申请会员ID：SuperGate【申请通过】

发表于 2019-11-17 22:00

**1、申请 I D：SuperGate
2、个人邮箱：674232934@qq.com
3、原创技术文章：**

---
# RoarCTF 2019 Reverse-time
## 程序综述

题目原文件是Android backup文件，用abe.jar进行解包，得到一个apk文件和一个db.db的数据库文件。
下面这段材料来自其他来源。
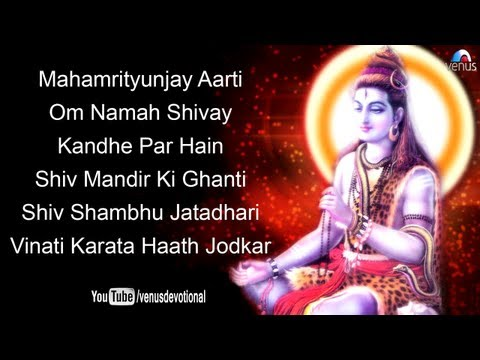 Mahashivratri Devotional Songs Audio Jukebox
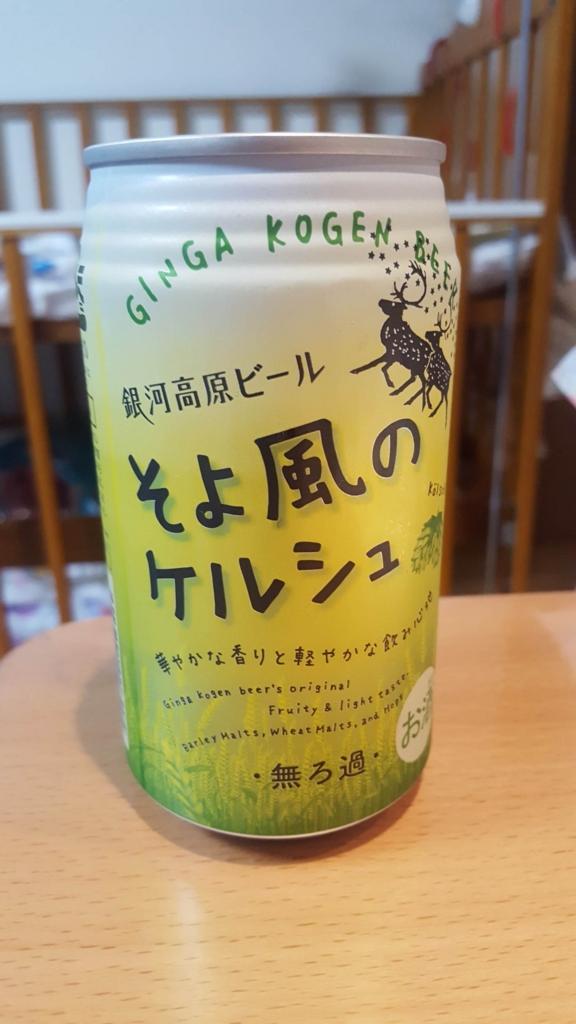 f:id:jitenshaya_se:20160905090126j:plain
用jadx打开apk文件，并查看MainActivity的OnCreate函数分析主要流程：
[!(https://s2.ax1x.com/2019/11/17/MsmVBV.md.png)](https://imgchr.com/i/MsmVBV)
查看opendb和closedb函数：
[!(https://s2.ax1x.com/2019/11/17/Msmj29.md.png)](https://imgchr.com/i/Msmj29)
发现会调用`DatabaseHelper`这个类，因此我们查看这个类的内容：
[!(https://s2.ax1x.com/2019/11/17/MsnE2d.md.png)](https://imgchr.com/i/MsnE2d)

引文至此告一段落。